Swimming in Natural Gas: The Greenwashing of an Industry

by
Adam Federman

Natural gas has been championed by oil and gas executive T. Boone Pickens, who happens to own Cabot and Warren Buffett, the oracle himself. At the inauguration of the Congressional Natural Gas Caucus in October, Pickens, the keynote speaker, declared, “We are swimming in natural gas.” (photo by flickr user jurvetson)

There has never been a better moment for natural gas. It is
the “other” fossil fuel, touted as a clean alternative to coal and oil. It may
be non-renewable, proponents argue, but it is a bridge or transition fuel to a
happier future. Not surprisingly, the industry has gone to great lengths to
persuade local residents, members of congress, and the public at large that
there’s nothing to worry about. Chesapeake Energy Corporation, one of the major
players drilling for natural gas in the Marcellus Shale, which stretches from
New York to Tennessee, has successfully billed itself as an environmentally
friendly operation.

So when Cabot Oil and Gas, a Houston based energy company,
was fined for several hydraulic fracturing fluid spills in northeastern
Pennsylvania last year, Chesapeake took the opportunity to distance itself from
what had become an embarrassing situation. In addition to the frack fluid
spills, there were numerous reports of contaminated drinking water wells in
Dimock, PA. On New Year’s Day 2009, a resident’s drinking water well exploded,
ripping apart an eight by eight foot slab of concrete. The Dimock experience
had the potential to become an industry nightmare, perhaps even derailing
efforts to drill in New York State. "Certainly, when an operation isn't
meeting the regulations laid out by the state, it doesn't reflect well on the
industry," Chesapeake’s director of corporate development for the
company’s eastern division told a group of executives at an event in November.

* **Directions for this task**: Reproduce the portion of the natural gas article that starts at the words "There has never" and stops after "friendly operation.", keeping every word and punctuation mark unchanged.

* **Supplied data**:
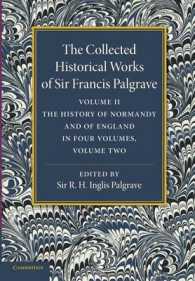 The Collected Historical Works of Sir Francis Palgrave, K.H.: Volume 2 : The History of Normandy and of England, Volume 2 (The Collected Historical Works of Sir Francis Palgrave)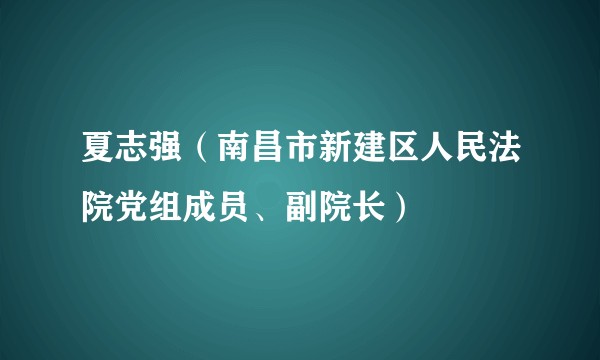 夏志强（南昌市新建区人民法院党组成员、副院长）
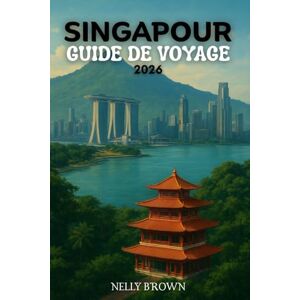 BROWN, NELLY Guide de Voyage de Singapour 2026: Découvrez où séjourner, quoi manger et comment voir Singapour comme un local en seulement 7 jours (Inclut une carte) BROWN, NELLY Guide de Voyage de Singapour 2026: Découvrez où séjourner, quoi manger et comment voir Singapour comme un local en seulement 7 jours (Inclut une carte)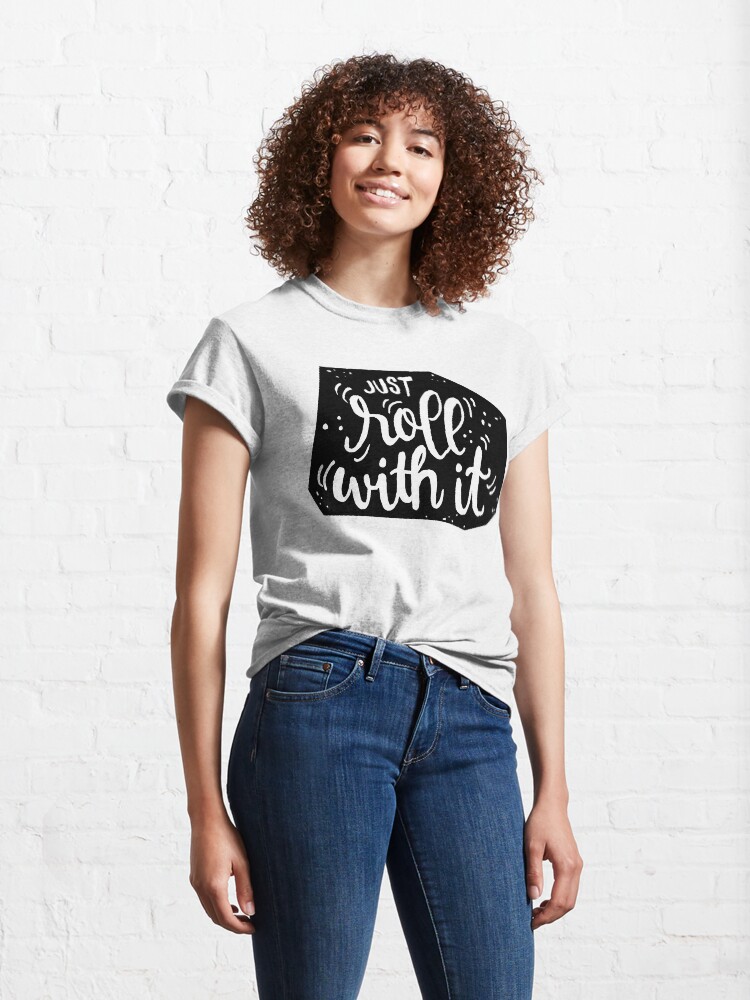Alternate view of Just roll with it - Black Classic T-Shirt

* * *

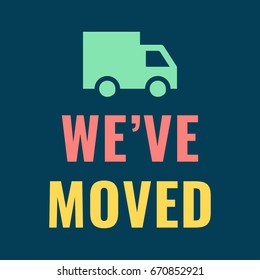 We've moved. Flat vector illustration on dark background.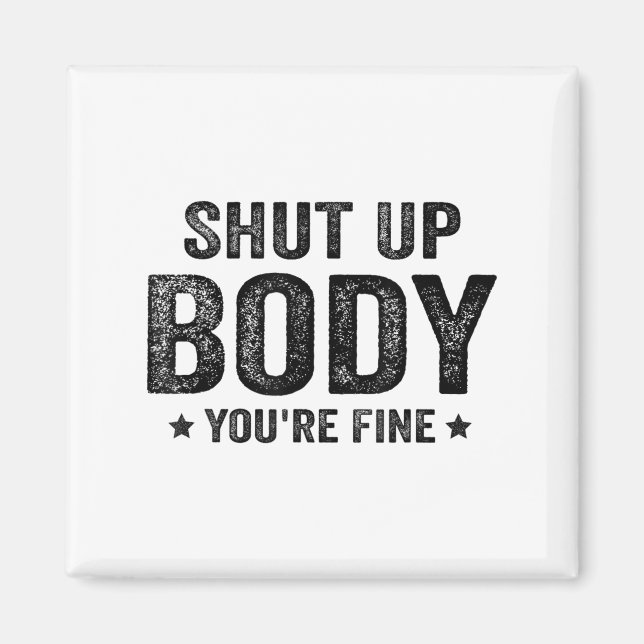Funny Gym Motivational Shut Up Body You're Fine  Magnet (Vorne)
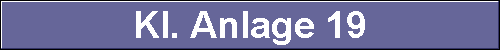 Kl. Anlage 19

* **Answer section**:
There has never been a better moment for natural gas. It is
the “other” fossil fuel, touted as a clean alternative to coal and oil. It may
be non-renewable, proponents argue, but it is a bridge or transition fuel to a
happier future. Not surprisingly, the industry has gone to great lengths to
persuade local residents, members of congress, and the public at large that
there’s nothing to worry about. Chesapeake Energy Corporation, one of the major
players drilling for natural gas in the Marcellus Shale, which stretches from
New York to Tennessee, has successfully billed itself as an environmentally
friendly operation.